After market systems are typically not adequate to fully support the electrical requirements of extended deployments as dependence remains on 12-volt systems that need to be re-charged via petroleum-fueled generators and/or by connection to an electrical feed. Holding tanks for fresh, ‘gray’ or ‘black’ water require periodic servicing that may require travel to a dumpsite requiring retraction of the deployed structure. Additionally, current construction techniques and finishes can lead to or cause deleterious interior air quality such as molds or off gassing from materials.
Inventions to date have not fully addressed a lightweight, mobile expandable structure design that incorporates the use of sustainable features and other techniques to allow for extended periods of deployment while increasing user comfort and ease of use.
Both U.S. Pat. No. 5,061,101 to Madden; Maginnis (1991) and U.S. Pat. No. 6,712,414 to Morrow (2004) present expandable systems. U.S. Pat. No. 5,061,101 utilizes a base enclosure assembly with retractable modules that extend out from the base assembly. While U.S. Pat. No. 6,712,414 shows opposing side sections that can be retracted, similar to “pop-outs or slide-outs” in the recreational vehicle industry. The width of the retractable portions is often limited to half the width of the base assembly, if not less, due to the complicated mechanical and structural requirements. Consequently, designs such as this can offer only an approximate doubling of overall floor area in the deployed condition. The dual sided design also makes access to, or through the core structure difficult if not impossible during transport.
An increase in relative floor area is shown in U.S. Pat. No. 4,603,518 to Fennes (1986). Here a collapsible mobile building is shown. The increase in size is accomplished by pivotally connecting the collapsible portions to the fixed base. Using motors, the collapsible units travel through an approximate 90° arc where they are subject to racking loads due to the designs geometry. Once in place, the collapsible units have roofs that are higher than the central base unit making for uncertain weather protection issues along the longitudinal interfaces of the fixed and collapsible portions. Also, the conveyance is shown using a heavy-duty tractor-trailer type rig for transport. The increased floor areas of this design would also be subject to the increased effects of wind loading such as ‘uplift’ forces on the structure.

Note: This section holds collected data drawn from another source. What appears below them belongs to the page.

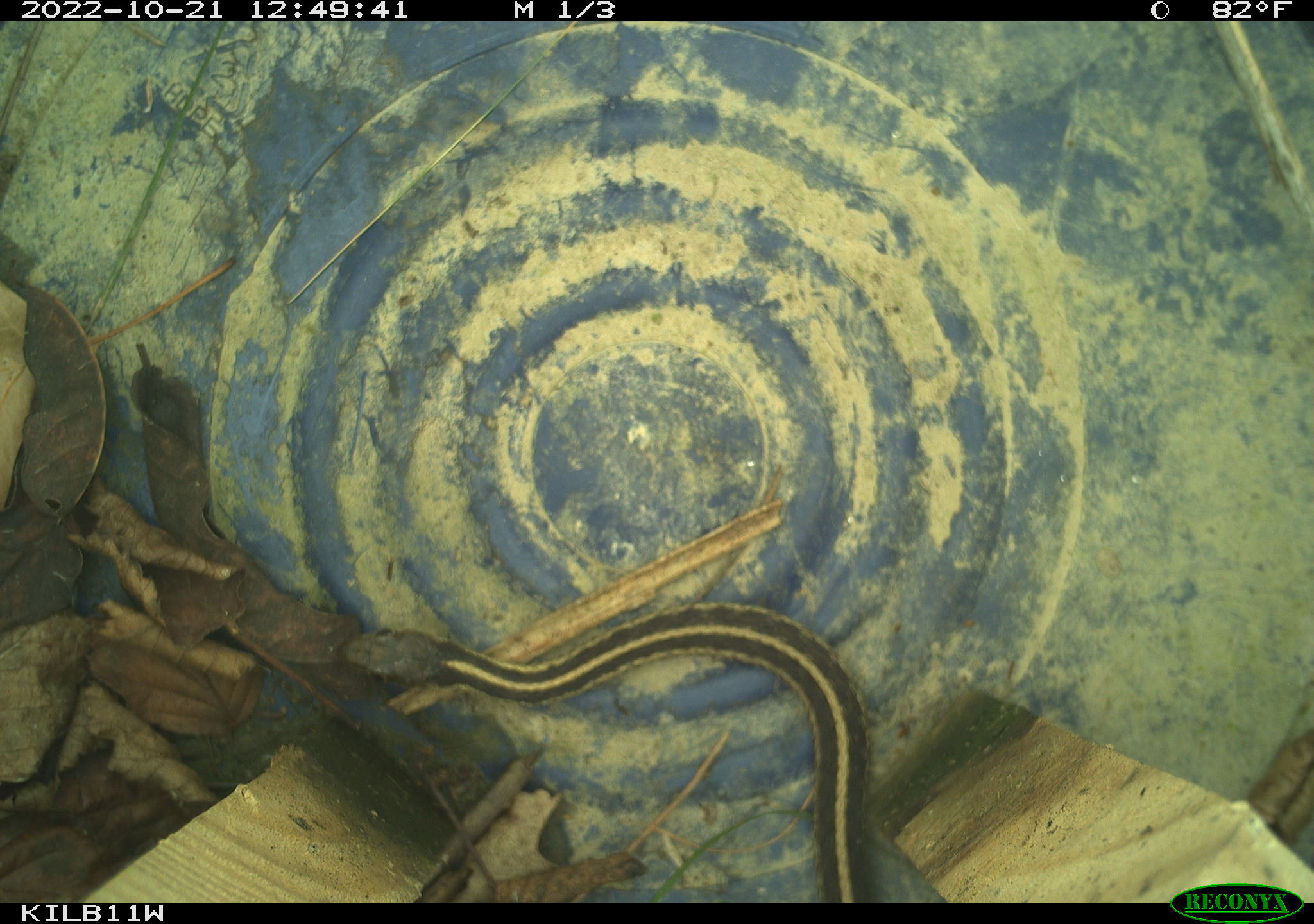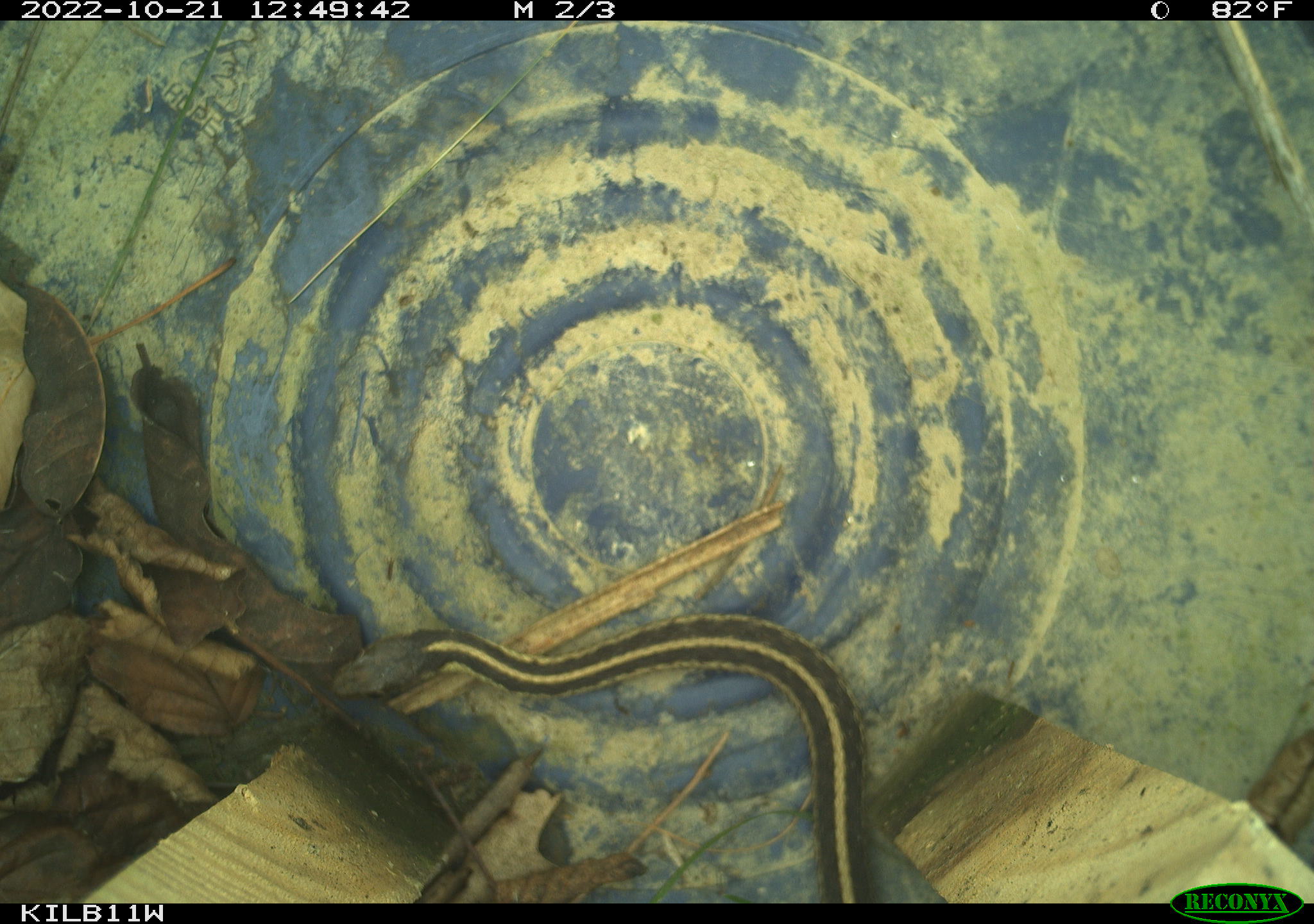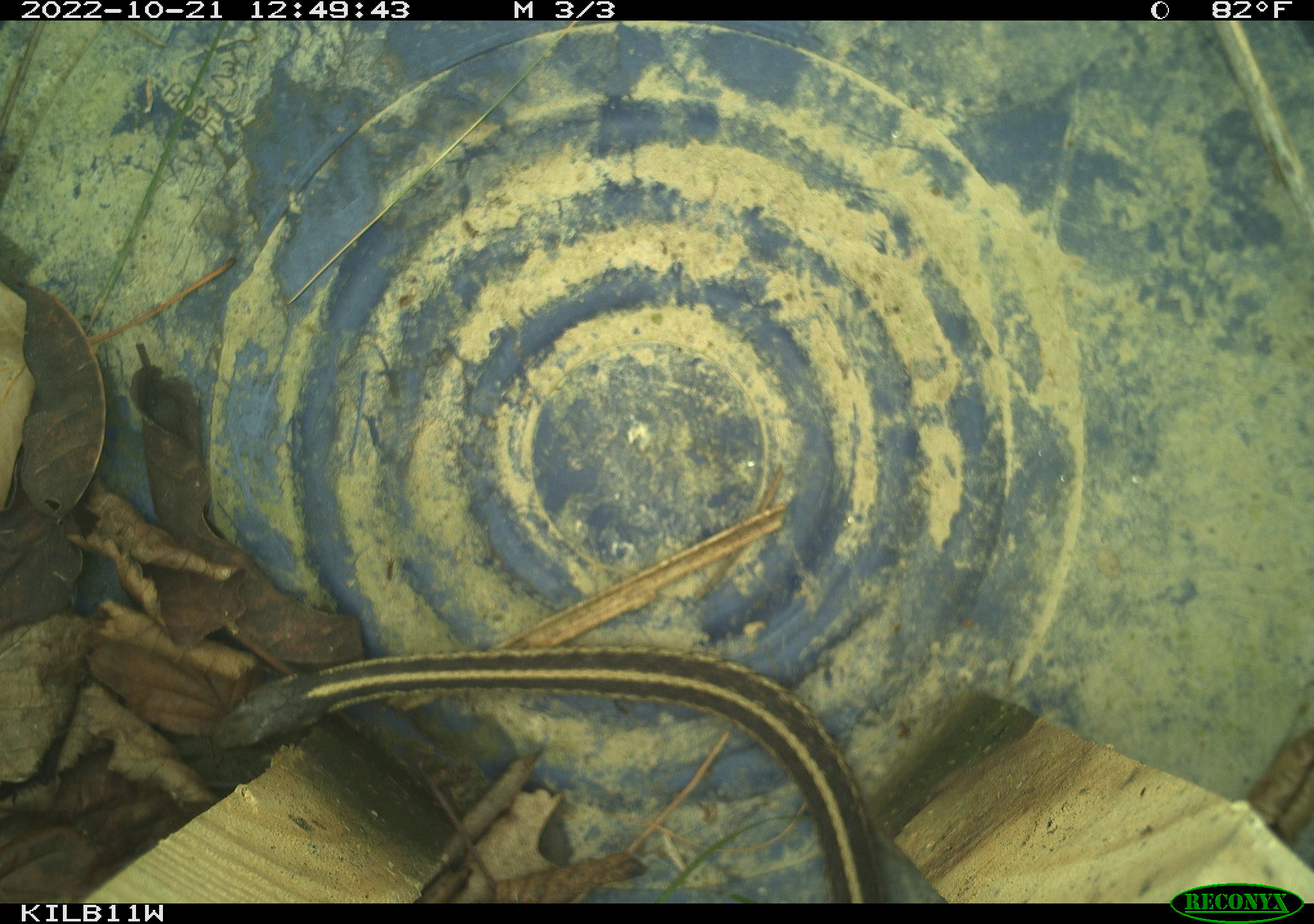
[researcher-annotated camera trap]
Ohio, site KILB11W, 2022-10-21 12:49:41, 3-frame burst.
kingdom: Animalia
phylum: Chordata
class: Reptilia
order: Squamata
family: Colubridae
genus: Thamnophis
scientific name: Thamnophis sirtalis sirtalis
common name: eastern gartersnake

U.S. Pat. No. 4,534,141 to Fagnoni (1985) and U.S. Pat. No. 5,996,956 to Morris: Rogers (1999) show an alternative means of deployment to the patents mentioned above. However, both patents are not shown to be independently mobile, via mounting to a permanent wheeled conveyance, U.S. Pat. No. 4,534,141 shows substantial longitudinal base beams that are integral to the floors longitudinal frame requiring the support of a foundation such as a concrete slab or pad footings as there are no means for terrain adjustments along this central support core. Additionally, the longitudinal fixed frames of the walls are primarily solid and allow for only nominal passage to the deployed areas that are on either side of the core thus reducing floor plan flexibility. Gutters are shown in the detailed views but do not offer a means to use or store collected water. Insulation of the structure is also greatly compromised at the junctures of the foldable roof connection to the eave walls creating a poor thermal condition at a critical area of any heated structure.
U.S. Pat. No. 5,996,956 shows a portable refrigerated storage unit that may function as a structure or a mortuary in emergency situations. The unit is designed for shipping and transporting in a standard cargo-shipping container. Shipping container size constraints limit the structures interior height and volume when deployed; this may impinge on the users overall well being if the structure is to be used for extended periods.
The design also utilizes steel for both the skin and structural elements, making for a heavy overall weight. The design shows the foldable floor, wall and roof panels each being deployed in two segments requiring additional trim and flashing pieces to be installed at their common junctures. Other individual parts are also shown that need to be separately installed to complete the deployment. If these pieces are not installed properly or the pieces or lost or misplaced, the structure may not function properly affecting weather resiliency; which if compromised, may lead to an uncomfortable interior environment and possible health issues as well as adversely affecting the structural integrity of the structure.
In conclusion, insofar as I am aware, no self-sustaining, mobile, expandable structure developed provides the mobility of a lightweight wheeled conveyance that can expand easily to approximately three times the area of the unit in transport, requiring no motors or mechanized tools and can provide protection from wind up-lift forces while providing extensive water fresh and grey water handling capabilities.